Based on this finding, another NIST test was conducted using the experimental data. This time, 10 million bits were used as the input of the test suite, and this number was increased to 100 million to see the effect of increasing the number of input bits, and how it relates to the output obtained from the NIST test. First, 10 million bits was divided into 1000 sequences with a length of 10,000 each. The result can be seen in
Table 5. It shows that there is an improvement in the uniformity of the
p-value, as expected. However, when the number of input bits was increased to 100 million, the test returned an error message saying that the number of bits is insufficient. The same error message also reported by [
23]. Nevertheless, the result from
Table 4 and
Table 5 agree with the trend in
Figure 9. This means that, despite the inability to acquire the results for the NIST test with a higher input bit, the RCRNG can pass the NIST test when it is tested with a larger input bit.
Another discovery from the test result as shown in
Table 4 and
Table 5 is the distribution of the
p-value from the experimental data that gravitates towards the smaller
p-value (column C1). This can be interpreted as one indication of small periodicity.

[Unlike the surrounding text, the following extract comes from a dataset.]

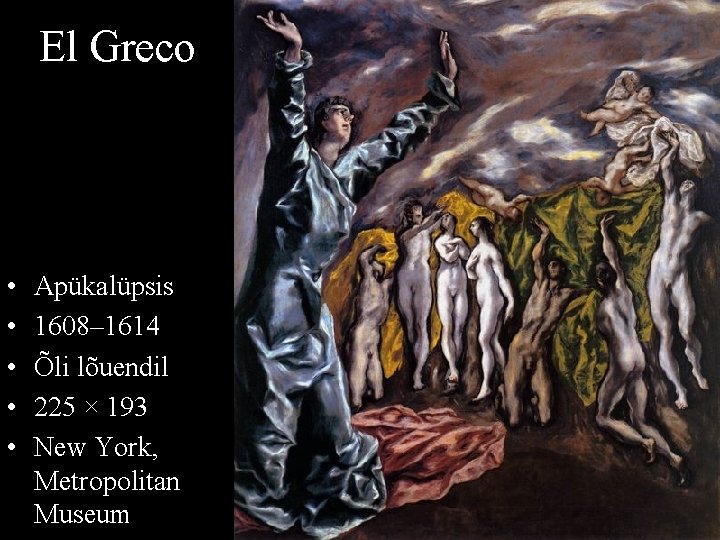 El Greco • • • Apükalüpsis 1608– 1614 Õli lõuendil 225 × 193 New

The reason for this phenomenon might come from the non-gaussian distribution of the process variation of the NTV devices. It can be concluded that, when the SRL16E was used as a model source of randomness for RNG in sub-nanomillimeter electronics, the RNG can still perform well but with small periodicity.
Using the XPower Analyzer tool from Xilinx, the estimated power consumption is 0.157 Watts.
Table 6 presents the resource utilization and throughput of the proposed design compared to the other TRNG implementation in the FPGA. Based on the post Placement and Route (PAR) analysis, the maximum frequency for this design is 74 MHz. In this experiment, the latency is 16 × 16, because of the initialization of the ring counter as mentioned in
Section 3.1. Therefore, the throughput of the design is calculated as 37 Mbps using Equation (1). From
Table 6, it appears that the RC-based TRNG has the right balance between FPGA resource utilization and its throughput.
The throughput can be increased by increasing the number of ones at the initialization stage of the ring counter. It can be increased up to 0.6 Gbps, when all of the bits on the ring counter are initiated as ones. However, there is a drawback to this. The faster the ring counter overflows the frequency counter, the harder it is for the comparator to see any differences in frequency. It will think that the frequency of the two ring counters are the same and it will generate the same bit every time. For the application of a random number generator, this property is unwanted. However, for the application of a physical unclonable function, this configuration will create a more stable bit generation, which is preferred by many researchers.